Selected excerpt section start
For the regular coffee drinker little is known of coffees’ arch nemesis Coffee Rust (or La Roya to Latin American locals), which is a constant threat to speciality coffee farms everywhere that are more susceptible to this aggressive disease.
Coffee Rust also known as Hemiliea Vastrix is a fungal disease that can spread through rain, water and air via airborne spores and due to their resilience can travel over large distances unscathed by the elements. Once in contact with coffee plants they cause noticeable yellow rusting marks on the leaves that eventually cause the plants to wither and die along with making them incapable of producing coffee cherries to harvest.
Outbreaks of this dangerous disease were first put on the map on an international scale in 1976 when over half of Central American countries were affected and have been costing the industry billions in damages ever since. To give some scale of cost, in 2012 Columbia alone spent $1 billion after a rust epidemic over a 2 year period.
Honduras was more recently hit this year whereby previously rust resistant coffee crops that cost up to 4 times as much as regular coffee plants were being ravaged by this adaptive disease, but they are by no means the worst affected. Guatemala in particular grew 40% less coffee this year as a result of Coffee Rust that has implications not just for the coffee farms themselves as a form of livelihood, but for us the consumer in terms of increases in price and scarcity of high-demand varietals.
What’s even more worrying is that only 0.1% of global coffee revenue is spent on research and development to tackle this coffee killer, which for something that is the second biggest commodity in the world seems like a drop in the ocean.
Selected excerpt section end
What to work on
1. Reproduce verbatim the part of the coffee rust passage that begins at the words "Honduras was more" and stops after the words "of high-demand varietals.".
2. In the coffee rust passage, what share of global coffee revenue is spent on research and development to fight the disease?
Supplied material section start
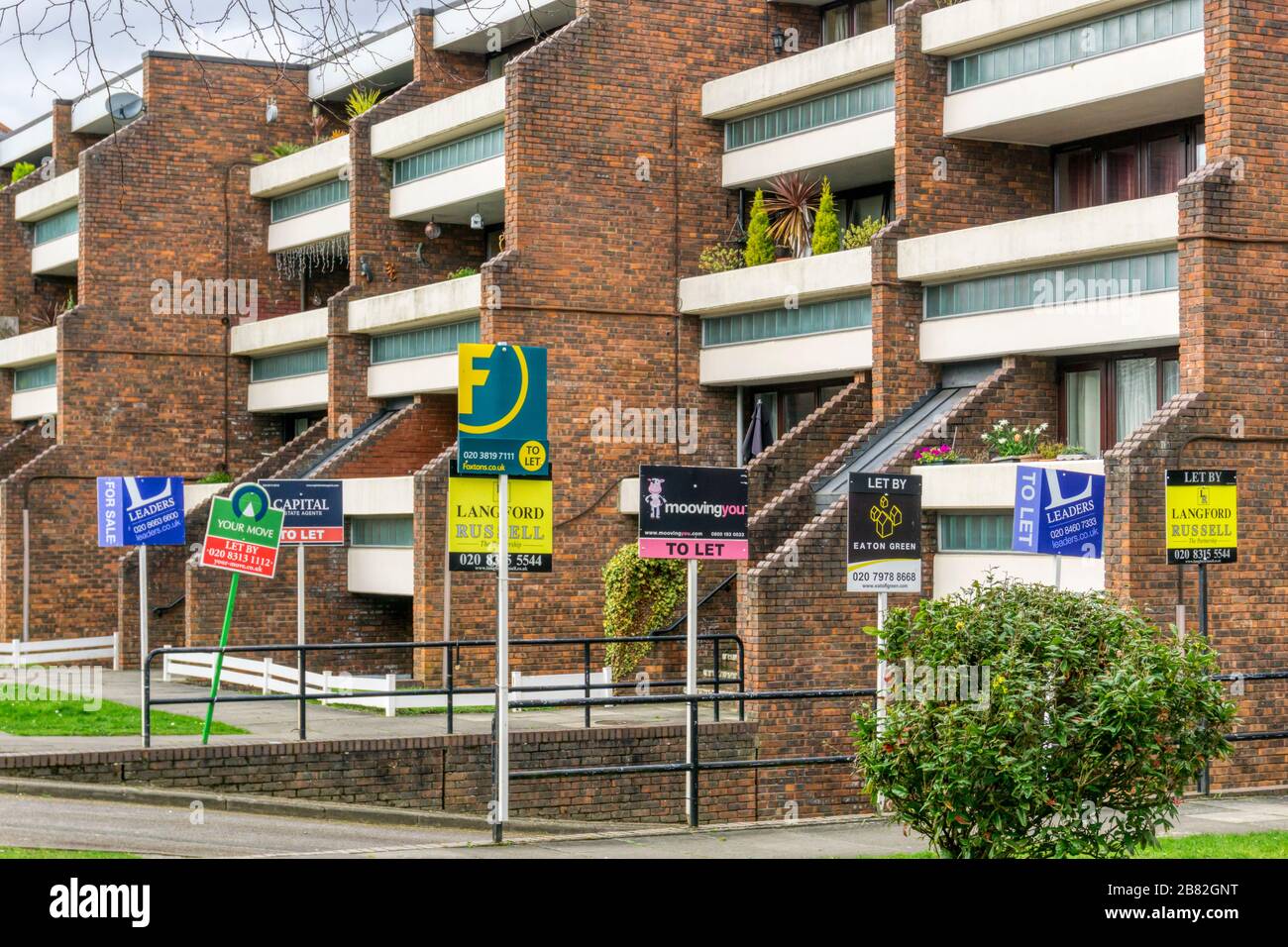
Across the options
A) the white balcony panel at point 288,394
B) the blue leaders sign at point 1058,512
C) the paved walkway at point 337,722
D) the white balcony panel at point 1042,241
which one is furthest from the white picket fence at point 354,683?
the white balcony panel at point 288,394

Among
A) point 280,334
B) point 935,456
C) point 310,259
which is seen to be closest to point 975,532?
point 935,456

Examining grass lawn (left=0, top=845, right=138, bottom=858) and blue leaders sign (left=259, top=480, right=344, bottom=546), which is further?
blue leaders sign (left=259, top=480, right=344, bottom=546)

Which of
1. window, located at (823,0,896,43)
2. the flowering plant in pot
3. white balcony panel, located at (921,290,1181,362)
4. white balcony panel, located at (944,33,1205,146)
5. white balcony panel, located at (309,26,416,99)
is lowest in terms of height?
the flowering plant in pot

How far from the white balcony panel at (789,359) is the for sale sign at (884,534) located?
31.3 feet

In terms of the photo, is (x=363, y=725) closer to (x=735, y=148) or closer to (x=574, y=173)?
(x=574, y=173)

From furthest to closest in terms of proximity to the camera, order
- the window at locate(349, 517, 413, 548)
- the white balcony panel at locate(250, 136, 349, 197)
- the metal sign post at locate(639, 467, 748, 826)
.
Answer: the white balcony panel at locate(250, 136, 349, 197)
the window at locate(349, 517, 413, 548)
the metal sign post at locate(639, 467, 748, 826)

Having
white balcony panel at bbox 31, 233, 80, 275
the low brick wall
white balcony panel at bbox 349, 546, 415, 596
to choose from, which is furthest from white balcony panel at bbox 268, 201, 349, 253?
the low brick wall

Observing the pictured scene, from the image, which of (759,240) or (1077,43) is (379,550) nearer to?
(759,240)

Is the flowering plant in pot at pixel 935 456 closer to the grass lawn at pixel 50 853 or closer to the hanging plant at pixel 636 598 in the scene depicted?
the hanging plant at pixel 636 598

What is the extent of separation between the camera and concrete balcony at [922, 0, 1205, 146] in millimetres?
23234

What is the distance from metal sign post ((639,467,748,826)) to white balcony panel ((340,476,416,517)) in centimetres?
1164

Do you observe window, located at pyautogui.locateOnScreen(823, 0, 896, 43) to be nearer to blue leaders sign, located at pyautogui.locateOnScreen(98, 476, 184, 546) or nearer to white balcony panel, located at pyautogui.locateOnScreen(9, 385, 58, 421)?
Supplied material section end
Results by task
1.
Honduras was more recently hit this year whereby previously rust resistant coffee crops that cost up to 4 times as much as regular coffee plants were being ravaged by this adaptive disease, but they are by no means the worst affected. Guatemala in particular grew 40% less coffee this year as a result of Coffee Rust that has implications not just for the coffee farms themselves as a form of livelihood, but for us the consumer in terms of increases in price and scarcity of high-demand varietals.

2. 0.1%